Rate-limiting is a method of reducing the rate at which requests are made to a server or resource on a network, rate-limiting plays a crucial role in preventing abuse of network resources and traffic control.

In this tutorial, we are going to demonstrate how we can achieve this using the NGINX Ingress controller. One of the advantages of using NGINX Ingress for rate limiting is that you don't need to introduce any additional logic or modifications to your application code.
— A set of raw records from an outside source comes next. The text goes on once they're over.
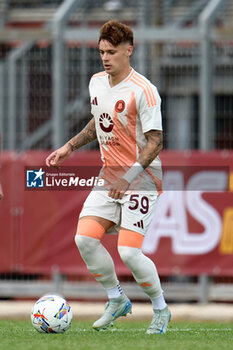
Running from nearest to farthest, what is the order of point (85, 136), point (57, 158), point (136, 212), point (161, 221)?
point (136, 212), point (57, 158), point (85, 136), point (161, 221)

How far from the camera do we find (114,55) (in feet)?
24.8

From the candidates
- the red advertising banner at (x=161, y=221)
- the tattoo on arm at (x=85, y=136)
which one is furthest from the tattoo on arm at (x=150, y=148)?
the red advertising banner at (x=161, y=221)

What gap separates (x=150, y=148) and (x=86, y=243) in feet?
2.87

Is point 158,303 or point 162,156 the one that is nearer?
point 158,303

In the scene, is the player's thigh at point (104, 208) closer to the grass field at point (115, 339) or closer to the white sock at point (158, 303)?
the white sock at point (158, 303)

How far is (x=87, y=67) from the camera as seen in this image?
13133 mm

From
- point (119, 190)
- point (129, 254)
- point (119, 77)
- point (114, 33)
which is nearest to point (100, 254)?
point (129, 254)

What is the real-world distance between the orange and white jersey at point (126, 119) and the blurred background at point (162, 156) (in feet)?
15.5

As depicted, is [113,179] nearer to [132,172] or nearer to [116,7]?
[132,172]

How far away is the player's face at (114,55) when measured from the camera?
298 inches

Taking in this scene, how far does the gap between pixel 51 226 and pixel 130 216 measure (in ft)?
17.2

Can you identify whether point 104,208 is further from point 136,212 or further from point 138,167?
point 138,167

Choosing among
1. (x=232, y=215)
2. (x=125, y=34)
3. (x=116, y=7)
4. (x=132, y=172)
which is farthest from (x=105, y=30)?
(x=116, y=7)

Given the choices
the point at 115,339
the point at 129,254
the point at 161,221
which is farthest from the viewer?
the point at 161,221
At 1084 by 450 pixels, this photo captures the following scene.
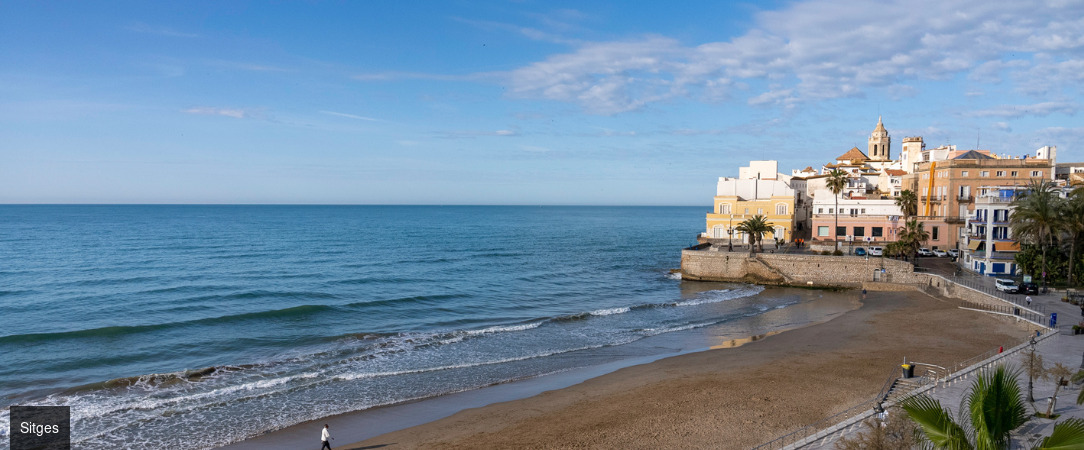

Your Ingress sits between the external traffic and your application, allowing you to enforce rate-limiting rules without making changes to the application itself. This decoupling of rate-limiting logic from your application simplifies the deployment process and enables you to manage rate limits centrally, regardless of the underlying application architecture.

Benefits of rate-limiting

Before we jump into the demo, let’s take a closer look at why you’d want to consider rate-limiting:

  • Abuse prevention: By limiting the rate at which clients can make requests within a given time frame, you can effectively deter malicious users from performing brute-force attacks.
  • Denial-of-service (DoS) prevention: Unlike brute-force attacks, denial-of-service attacks are aimed at rendering applications unresponsive or taking them offline entirely. By implementing rate-limits, you can mitigate a potential denial of service attack.
  • Cost optimization: Rate-limiting is an effective strategy for optimizing costs, especially when you rely on third-party APIs that charge based on the number of API calls. By implementing rate limits, you can control the number of requests made to these APIs, ensuring that you stay within your allocated usage limits and avoid unnecessary charges.

Prerequisites

This tutorial assumes some familiarity with Kubernetes, in addition you would need the following:

Creating a cluster

We’ll begin by creating a Kubernetes cluster with the Nginx Ingress controller installed. For simplicity, we will be doing it from the CLI:

civo k3s create --create-firewall --nodes 2 -m --save --switch --wait nginx-rate-test -r=Traefik -a=Nginx

This would launch a two-node cluster with Nginx ingress installed. This would also point your kube-context to the cluster we just launched.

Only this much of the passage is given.